Posted by Nina D'Arcangela in Kindness

≈ 5 Comments

Tags

coffee, help, helping, kindness, pay attention!, someone needs to!, suspended coffee

I picked this up from Wolf Scott’s God of Nothing blog, it’s a reblog – pass it on!

This should totally be a thing everywhere!

Anonymous

“We enter a little coffeehouse with a friend of mine and give our order. While we’re approaching our table two people come in and they go to the counter:
‘Five coffees, please. Two of them for us and three suspended’ They pay for their order, take the two and leave.

I ask my friend: “What are those ‘suspended’ coffees?”
My friend: “Wait for it and you will see.”

Some more people enter.

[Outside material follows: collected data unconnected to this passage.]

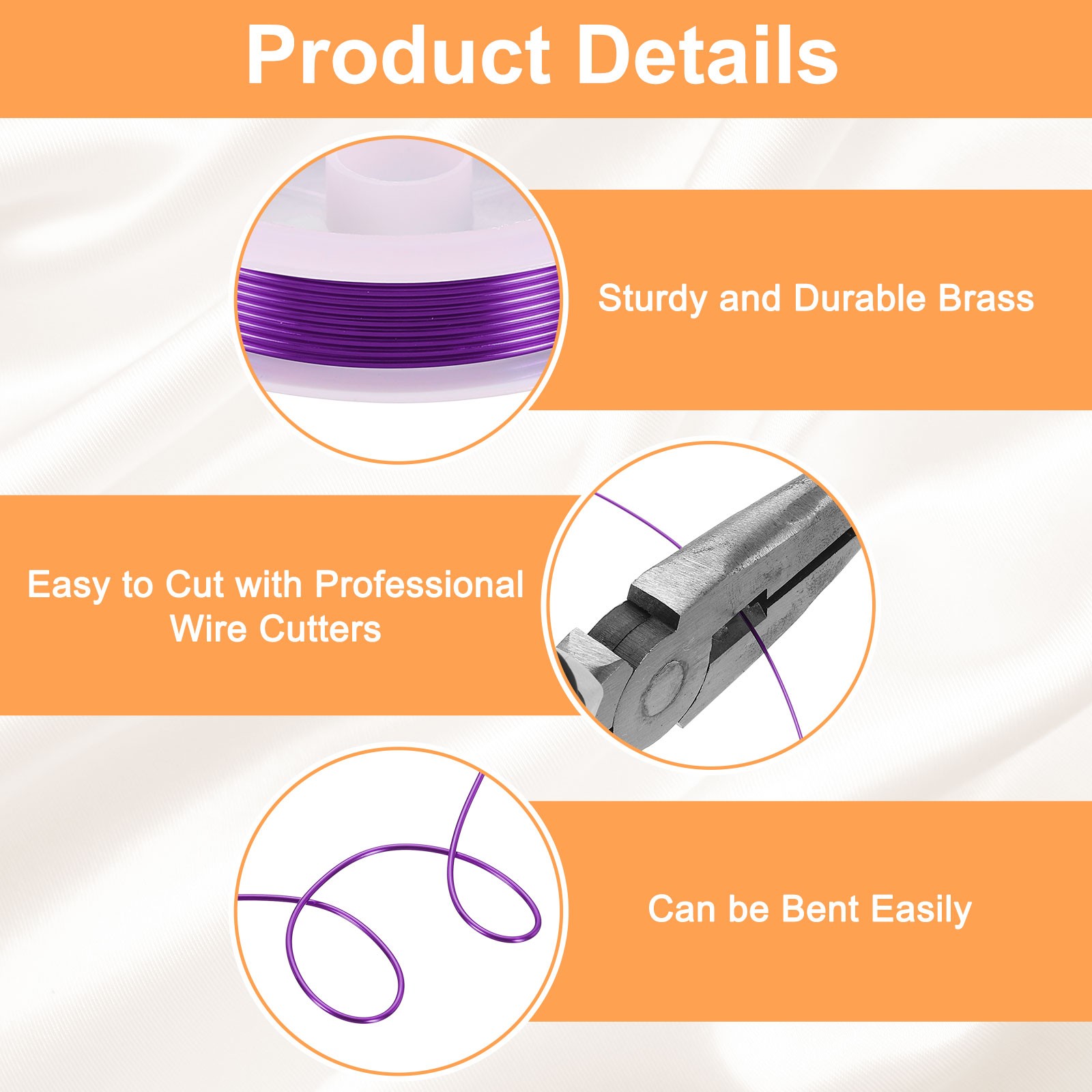 Product Details

Sturdy and Durable Brass

Easy to Cut with Professional Wire Cutters

Can be Bent Easily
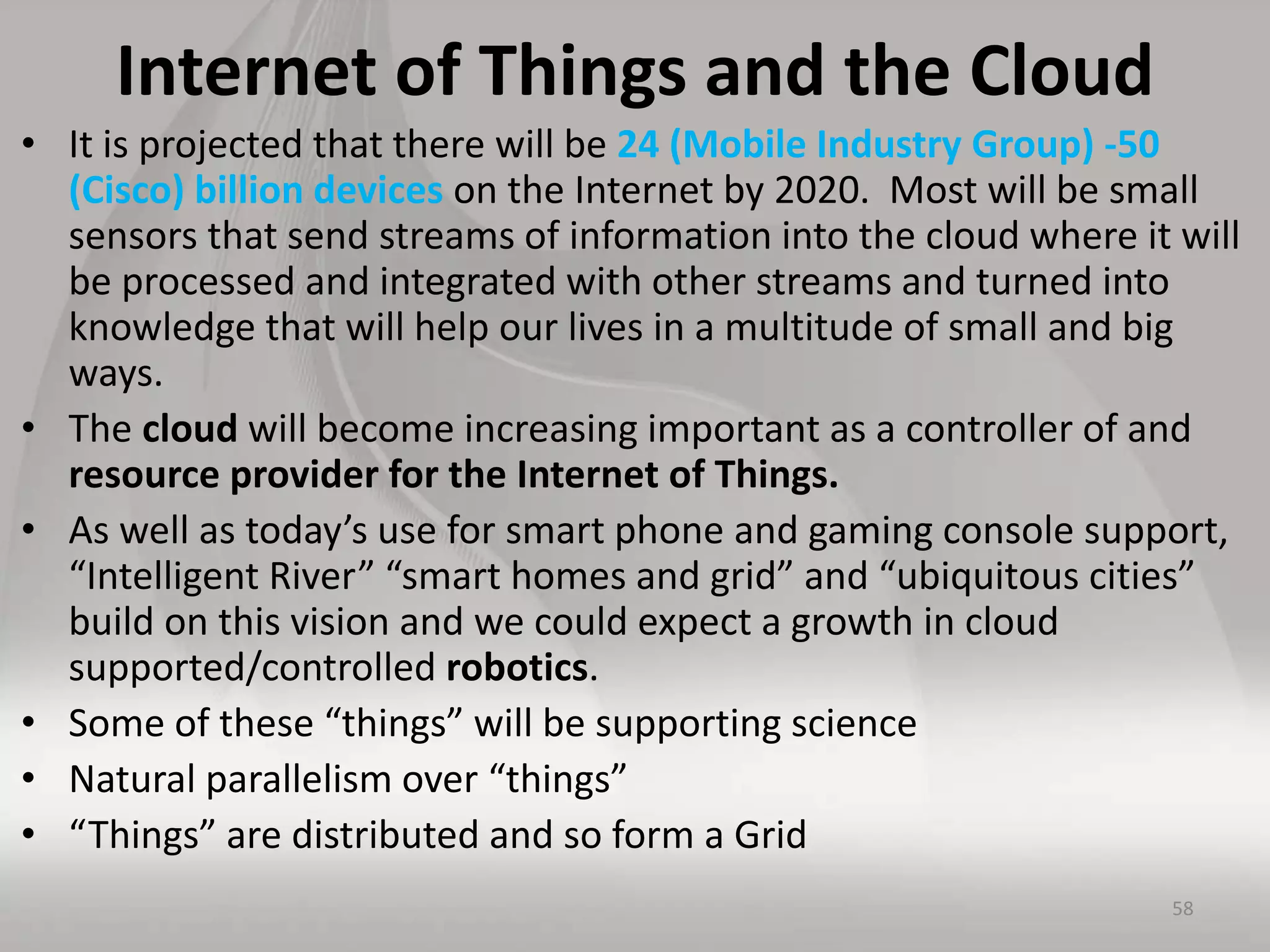 Internet of Things and the Cloud

• It is projected that there will be 24 (Mobile Industry Group) -50 (Cisco) billion devices on the Internet by 2020. Most will be small sensors that send streams of information into the cloud where it will be processed and integrated with other streams and turned into knowledge that will help our lives in a multitude of small and big ways.

• The cloud will become increasing important as a controller of and resource provider for the Internet of Things.

• As well as today's use for smart phone and gaming console support, "Intelligent River" "smart homes and grid" and "ubiquitous cities" build on this vision and we could expect a growth in cloud supported/controlled robotics.

• Some of these "things" will be supporting science

• Natural parallelism over "things"

• "Things" are distributed and so form a Grid

58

Two girls ask for one coffee each, pay and go. The next order was for seven coffees and it was made by three lawyers – three for them and four ‘suspended’. While I still wonder what’s the deal with those ‘suspended’ coffees I enjoy the sunny weather and the beautiful view towards the square in front of the café. Suddenly a man dressed in shabby clothes who looks like a beggar comes in through the door and kindly asks
‘Do you have a suspended coffee ?’

It’s simple – people pay in advance for a coffee meant for someone who can not afford a warm beverage. The tradition with the suspended coffees started in Naples, but it has spread all over the world and in some places you can order not only a suspended coffee, but also a sandwich or a whole meal.

Wouldn’t it be wonderful to have such cafés or even grocery stores in every town where the less fortunate will find hope and support ? If you own a business why don’t you offer it to your clients… I am sure many of them will like it.

Wouldn’t this be a better world if we could all make this happen even once?